Received 6 June 2016;  received in revised form 24 June 2016; accepted 6 July 2016
Available online 16 July 2016

 

Abstract
One of the main thermophysical properties of liquid water is velocity of sound. However, the effect of different externalities on velocity of sound in liquid water is not well known. Therefore, in current study, by designing an artificial neural network (ANN) velocity of sound in liquid water under different externalities is predicted. Selected externalities are ambient temperature from 272.65 K to 348.43 K, different electrical fields in range of 0 V/m to 4.03E + 9 V/m and magnetic fields in range of 0–10.0594 T. To prepare of reference dataset for entry toANN, numerical and experimental data as macroscopic reference data are extracted from microscopic characteristic of water HB strength. In order to achieve an appropriate ANN, ANN architecture sensitivity analysis is conducted by using an iterative algorithm.
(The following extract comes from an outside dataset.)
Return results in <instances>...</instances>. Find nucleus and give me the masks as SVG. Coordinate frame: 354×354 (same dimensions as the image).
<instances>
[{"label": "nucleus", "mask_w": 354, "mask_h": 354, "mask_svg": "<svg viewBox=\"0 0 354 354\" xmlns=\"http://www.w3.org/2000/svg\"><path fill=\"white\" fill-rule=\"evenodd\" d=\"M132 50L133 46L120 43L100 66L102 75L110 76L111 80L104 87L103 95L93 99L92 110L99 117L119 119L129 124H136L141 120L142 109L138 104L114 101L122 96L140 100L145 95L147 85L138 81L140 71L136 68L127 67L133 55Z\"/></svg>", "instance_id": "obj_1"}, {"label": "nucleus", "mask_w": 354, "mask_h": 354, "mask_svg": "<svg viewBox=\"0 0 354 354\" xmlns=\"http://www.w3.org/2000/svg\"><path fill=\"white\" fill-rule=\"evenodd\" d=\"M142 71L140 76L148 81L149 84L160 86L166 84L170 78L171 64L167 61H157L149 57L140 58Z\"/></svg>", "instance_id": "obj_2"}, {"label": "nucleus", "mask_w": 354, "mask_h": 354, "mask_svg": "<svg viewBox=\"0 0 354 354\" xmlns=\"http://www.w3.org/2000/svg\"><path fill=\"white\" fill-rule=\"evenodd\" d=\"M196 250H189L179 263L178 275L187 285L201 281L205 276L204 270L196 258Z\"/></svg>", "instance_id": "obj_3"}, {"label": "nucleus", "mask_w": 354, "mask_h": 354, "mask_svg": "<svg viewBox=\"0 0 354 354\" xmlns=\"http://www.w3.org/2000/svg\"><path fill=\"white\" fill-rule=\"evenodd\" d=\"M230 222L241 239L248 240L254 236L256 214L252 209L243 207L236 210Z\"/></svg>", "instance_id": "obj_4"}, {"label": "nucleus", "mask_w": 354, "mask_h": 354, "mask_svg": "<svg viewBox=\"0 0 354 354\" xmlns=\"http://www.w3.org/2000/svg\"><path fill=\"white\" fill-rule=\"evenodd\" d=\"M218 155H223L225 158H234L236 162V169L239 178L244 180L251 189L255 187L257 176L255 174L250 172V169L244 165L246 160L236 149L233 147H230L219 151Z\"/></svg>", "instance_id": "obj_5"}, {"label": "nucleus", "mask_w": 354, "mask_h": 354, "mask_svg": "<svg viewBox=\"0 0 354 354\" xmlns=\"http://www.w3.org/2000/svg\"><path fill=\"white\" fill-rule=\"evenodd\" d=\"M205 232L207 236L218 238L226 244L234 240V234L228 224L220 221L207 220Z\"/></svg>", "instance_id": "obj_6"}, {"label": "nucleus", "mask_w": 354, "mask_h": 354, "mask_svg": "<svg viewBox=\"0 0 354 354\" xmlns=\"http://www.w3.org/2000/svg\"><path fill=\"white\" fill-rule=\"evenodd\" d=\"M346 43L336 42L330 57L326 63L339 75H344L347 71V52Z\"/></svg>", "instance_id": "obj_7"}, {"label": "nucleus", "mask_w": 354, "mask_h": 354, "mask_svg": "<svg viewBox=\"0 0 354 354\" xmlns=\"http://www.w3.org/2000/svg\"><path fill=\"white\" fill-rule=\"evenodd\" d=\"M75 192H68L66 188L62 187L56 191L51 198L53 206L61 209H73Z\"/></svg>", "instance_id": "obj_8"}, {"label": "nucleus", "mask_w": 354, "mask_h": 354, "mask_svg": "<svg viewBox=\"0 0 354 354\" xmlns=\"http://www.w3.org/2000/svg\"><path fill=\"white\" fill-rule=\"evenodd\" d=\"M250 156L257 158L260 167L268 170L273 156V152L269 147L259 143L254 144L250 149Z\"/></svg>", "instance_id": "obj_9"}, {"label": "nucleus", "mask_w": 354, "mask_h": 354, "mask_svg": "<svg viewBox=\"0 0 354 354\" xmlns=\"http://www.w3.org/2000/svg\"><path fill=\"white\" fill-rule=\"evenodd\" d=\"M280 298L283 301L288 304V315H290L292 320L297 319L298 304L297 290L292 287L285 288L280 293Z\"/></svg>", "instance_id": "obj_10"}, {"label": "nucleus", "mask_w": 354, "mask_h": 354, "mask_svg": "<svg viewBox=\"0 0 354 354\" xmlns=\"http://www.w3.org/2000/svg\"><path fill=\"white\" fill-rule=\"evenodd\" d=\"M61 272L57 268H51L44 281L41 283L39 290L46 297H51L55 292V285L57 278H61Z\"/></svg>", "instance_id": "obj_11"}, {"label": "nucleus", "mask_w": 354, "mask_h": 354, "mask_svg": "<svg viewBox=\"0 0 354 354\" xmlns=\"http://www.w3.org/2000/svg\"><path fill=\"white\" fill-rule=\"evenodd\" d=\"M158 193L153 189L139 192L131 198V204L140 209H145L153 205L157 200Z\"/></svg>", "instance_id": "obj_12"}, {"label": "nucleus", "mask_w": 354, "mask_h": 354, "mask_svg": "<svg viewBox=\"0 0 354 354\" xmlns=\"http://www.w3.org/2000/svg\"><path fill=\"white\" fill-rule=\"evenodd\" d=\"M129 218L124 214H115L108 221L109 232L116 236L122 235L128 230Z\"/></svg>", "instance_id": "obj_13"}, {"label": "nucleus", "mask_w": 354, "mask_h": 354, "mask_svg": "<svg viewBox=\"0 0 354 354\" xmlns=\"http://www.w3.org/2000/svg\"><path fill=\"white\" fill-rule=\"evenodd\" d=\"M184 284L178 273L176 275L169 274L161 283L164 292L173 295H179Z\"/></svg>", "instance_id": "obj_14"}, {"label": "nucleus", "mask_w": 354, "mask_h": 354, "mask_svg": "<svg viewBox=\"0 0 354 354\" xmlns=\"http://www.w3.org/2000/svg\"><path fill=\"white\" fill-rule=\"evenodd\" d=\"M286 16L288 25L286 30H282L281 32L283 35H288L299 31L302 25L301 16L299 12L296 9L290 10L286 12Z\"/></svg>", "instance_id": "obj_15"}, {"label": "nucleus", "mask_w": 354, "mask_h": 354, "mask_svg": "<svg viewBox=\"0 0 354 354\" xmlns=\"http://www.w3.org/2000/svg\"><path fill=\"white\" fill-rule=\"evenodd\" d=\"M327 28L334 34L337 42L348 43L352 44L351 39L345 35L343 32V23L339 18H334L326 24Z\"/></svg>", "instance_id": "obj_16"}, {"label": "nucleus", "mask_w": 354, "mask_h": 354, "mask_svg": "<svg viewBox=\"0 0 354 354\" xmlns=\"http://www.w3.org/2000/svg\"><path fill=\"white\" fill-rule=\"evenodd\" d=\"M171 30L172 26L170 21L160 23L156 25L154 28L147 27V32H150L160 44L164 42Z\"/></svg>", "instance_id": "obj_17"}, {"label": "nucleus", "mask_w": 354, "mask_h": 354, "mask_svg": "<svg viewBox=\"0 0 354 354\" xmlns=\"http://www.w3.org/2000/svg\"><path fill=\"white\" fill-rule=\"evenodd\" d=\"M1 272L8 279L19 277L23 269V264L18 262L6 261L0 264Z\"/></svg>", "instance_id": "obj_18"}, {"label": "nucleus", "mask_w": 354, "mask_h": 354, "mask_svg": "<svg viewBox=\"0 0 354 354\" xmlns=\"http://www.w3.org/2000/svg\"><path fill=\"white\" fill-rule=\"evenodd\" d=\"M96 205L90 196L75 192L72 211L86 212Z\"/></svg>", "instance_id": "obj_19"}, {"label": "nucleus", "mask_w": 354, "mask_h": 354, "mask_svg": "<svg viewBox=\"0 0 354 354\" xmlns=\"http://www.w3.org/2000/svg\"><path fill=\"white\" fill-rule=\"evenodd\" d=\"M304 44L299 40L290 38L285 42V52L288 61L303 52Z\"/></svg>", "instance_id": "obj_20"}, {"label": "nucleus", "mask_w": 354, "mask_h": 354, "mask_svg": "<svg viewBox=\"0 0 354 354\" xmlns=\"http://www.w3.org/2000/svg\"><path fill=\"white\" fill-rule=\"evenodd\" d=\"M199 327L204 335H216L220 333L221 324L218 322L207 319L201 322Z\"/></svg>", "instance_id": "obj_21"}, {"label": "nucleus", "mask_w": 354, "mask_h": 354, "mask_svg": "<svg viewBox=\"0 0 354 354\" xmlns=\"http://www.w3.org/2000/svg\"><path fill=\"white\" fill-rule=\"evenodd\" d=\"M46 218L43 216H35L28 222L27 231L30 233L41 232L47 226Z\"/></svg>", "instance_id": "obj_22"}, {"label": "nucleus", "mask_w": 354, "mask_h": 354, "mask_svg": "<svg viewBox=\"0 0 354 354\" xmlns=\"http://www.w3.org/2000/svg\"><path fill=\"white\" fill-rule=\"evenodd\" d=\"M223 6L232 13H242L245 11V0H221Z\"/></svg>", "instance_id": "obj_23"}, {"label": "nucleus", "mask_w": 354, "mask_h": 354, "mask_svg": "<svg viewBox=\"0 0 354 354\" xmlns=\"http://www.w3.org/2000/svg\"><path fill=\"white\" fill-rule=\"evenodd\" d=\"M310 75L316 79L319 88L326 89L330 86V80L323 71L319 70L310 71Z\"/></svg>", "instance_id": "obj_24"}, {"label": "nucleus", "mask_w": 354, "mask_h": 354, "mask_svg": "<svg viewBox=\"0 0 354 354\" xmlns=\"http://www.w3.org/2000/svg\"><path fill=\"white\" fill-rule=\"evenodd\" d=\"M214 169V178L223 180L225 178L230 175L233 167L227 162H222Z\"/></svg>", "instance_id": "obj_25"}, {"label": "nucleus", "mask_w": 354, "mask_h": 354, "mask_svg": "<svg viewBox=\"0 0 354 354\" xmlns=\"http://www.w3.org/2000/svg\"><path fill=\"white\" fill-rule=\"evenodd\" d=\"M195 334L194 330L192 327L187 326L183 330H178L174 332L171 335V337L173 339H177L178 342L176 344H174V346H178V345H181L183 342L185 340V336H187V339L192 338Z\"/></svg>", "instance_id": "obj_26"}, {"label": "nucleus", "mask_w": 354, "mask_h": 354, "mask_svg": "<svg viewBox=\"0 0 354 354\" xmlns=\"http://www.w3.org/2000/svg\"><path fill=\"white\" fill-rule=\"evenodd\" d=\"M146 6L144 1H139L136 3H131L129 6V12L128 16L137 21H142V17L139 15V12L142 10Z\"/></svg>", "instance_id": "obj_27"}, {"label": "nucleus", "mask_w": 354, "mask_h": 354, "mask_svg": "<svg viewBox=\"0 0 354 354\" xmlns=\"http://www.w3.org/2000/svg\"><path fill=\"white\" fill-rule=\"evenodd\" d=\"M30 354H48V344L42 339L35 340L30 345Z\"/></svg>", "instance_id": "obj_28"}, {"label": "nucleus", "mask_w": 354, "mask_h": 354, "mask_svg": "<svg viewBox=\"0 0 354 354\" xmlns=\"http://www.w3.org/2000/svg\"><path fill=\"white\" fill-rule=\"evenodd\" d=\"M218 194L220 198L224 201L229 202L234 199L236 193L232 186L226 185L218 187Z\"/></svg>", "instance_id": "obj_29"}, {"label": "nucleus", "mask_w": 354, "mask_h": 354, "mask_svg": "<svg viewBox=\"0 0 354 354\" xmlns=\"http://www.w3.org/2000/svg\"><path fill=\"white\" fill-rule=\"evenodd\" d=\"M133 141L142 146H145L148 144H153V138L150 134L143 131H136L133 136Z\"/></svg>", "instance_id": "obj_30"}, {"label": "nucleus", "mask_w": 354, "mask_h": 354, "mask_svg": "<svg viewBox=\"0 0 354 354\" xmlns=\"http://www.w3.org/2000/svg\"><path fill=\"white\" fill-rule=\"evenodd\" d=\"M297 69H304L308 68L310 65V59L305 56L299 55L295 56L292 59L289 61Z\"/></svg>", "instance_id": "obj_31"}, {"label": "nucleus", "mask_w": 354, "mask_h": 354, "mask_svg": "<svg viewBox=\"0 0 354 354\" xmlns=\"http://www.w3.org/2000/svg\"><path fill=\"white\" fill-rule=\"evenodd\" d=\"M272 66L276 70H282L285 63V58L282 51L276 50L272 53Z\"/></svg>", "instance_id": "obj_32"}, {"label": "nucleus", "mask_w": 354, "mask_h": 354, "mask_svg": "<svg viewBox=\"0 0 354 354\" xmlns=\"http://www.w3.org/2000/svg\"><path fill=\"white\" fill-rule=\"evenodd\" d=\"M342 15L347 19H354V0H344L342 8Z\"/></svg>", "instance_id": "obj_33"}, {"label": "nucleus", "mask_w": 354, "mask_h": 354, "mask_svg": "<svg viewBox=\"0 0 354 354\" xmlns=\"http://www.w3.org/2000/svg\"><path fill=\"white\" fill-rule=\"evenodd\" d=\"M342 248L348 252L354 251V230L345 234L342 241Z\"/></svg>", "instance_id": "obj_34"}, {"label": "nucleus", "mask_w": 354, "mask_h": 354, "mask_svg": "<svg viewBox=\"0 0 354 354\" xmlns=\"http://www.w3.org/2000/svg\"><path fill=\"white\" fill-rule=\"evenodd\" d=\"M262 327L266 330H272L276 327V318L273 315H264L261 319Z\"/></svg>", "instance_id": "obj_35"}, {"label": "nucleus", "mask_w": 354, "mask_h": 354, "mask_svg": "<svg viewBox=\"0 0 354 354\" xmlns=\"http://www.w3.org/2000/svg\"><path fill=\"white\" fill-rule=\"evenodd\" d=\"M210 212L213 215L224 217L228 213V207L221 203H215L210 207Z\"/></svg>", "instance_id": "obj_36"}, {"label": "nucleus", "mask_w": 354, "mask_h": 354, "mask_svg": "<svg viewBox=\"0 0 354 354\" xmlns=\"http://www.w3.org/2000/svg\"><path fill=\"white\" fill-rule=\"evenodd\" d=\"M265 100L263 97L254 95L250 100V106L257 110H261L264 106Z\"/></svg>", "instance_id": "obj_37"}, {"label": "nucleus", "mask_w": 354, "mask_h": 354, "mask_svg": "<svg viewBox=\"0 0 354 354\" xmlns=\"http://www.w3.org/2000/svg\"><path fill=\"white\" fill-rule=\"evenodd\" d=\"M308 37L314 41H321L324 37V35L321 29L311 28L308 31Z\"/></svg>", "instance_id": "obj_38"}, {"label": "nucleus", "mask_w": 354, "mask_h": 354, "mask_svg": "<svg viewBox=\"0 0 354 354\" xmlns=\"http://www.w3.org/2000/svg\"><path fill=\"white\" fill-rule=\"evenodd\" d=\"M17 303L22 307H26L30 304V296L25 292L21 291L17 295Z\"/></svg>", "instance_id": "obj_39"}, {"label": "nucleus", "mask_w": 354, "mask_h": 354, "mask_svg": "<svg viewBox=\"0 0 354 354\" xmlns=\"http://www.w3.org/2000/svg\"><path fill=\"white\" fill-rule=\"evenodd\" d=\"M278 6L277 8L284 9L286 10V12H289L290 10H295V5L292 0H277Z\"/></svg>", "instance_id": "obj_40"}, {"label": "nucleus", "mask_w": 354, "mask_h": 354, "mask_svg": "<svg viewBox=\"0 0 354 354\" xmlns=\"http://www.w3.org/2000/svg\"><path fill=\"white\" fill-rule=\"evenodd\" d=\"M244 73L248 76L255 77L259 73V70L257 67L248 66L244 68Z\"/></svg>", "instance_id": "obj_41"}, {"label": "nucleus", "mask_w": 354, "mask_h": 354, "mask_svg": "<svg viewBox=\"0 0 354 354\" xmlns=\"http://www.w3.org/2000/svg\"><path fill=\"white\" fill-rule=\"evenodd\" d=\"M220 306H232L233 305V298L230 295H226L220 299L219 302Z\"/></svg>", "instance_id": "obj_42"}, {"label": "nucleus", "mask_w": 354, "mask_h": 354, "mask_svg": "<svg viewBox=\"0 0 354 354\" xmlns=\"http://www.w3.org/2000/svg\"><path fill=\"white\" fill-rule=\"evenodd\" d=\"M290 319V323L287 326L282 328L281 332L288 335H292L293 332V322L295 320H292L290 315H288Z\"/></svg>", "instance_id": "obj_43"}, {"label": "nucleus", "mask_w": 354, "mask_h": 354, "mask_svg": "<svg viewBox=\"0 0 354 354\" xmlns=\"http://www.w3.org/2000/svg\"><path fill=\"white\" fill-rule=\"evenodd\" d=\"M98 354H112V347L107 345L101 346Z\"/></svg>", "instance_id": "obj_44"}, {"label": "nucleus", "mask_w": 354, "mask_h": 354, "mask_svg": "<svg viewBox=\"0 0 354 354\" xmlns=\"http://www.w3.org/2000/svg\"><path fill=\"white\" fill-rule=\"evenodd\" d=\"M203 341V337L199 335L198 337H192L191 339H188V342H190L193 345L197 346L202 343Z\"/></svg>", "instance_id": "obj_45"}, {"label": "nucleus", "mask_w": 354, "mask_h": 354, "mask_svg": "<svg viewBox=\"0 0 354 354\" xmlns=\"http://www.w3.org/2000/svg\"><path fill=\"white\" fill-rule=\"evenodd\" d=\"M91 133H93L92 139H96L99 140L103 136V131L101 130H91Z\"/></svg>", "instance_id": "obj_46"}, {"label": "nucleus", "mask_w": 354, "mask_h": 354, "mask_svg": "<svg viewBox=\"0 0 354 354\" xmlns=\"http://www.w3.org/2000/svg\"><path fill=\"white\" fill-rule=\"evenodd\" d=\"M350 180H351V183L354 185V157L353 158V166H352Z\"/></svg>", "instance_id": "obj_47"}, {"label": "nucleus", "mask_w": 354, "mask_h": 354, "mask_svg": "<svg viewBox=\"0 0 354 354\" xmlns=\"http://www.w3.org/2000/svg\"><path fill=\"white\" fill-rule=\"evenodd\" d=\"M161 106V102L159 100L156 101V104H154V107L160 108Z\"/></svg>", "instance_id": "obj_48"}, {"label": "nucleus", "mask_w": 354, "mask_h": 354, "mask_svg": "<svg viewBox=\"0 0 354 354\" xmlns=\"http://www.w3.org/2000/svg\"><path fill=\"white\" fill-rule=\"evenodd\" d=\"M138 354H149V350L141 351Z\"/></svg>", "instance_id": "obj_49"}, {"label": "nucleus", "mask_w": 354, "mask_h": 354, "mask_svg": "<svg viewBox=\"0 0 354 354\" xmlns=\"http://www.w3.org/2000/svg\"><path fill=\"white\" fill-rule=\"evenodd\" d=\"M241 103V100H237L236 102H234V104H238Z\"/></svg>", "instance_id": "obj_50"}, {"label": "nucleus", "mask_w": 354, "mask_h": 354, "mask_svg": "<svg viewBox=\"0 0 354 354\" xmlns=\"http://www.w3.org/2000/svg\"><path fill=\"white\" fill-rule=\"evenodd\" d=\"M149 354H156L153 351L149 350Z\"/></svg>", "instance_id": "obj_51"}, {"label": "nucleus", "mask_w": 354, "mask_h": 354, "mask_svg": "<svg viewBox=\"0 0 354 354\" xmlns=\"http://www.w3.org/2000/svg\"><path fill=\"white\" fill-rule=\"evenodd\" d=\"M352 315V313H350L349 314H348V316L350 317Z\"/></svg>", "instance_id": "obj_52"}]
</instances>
Learning procedure in the selected feed-forward back propagation ANN is done by hyperbolic transfer functions. Also, Levenberg–Marquardt algorithm is utilized for the optimization process. ANNs output showed that the maximum MSE in prediction of velocity of sound is 0.00066. Also, the minimum of correlation coefficient in prediction of velocity of sound is 0.99131. Based on the ANNs outputs, weights and bias, an equation to predict of velocity of sound in liquid water under intended externalities is proposed. Also, according to weight sensitivity analysis input of electrical fields with 63% relative importance percentage has a grater impression on the response variable of velocity of sound in liquid water.
© 2016 Shanghai Jiaotong University. Published by Elsevier B.V.
This is an open access article under the CC BY-NC-ND license (
http://creativecommons.org/licenses/by-nc-nd/4.0/ ).


Keywords: Artificial neural network; Electrical field; Magnetic field; Velocity of sound; Temperature.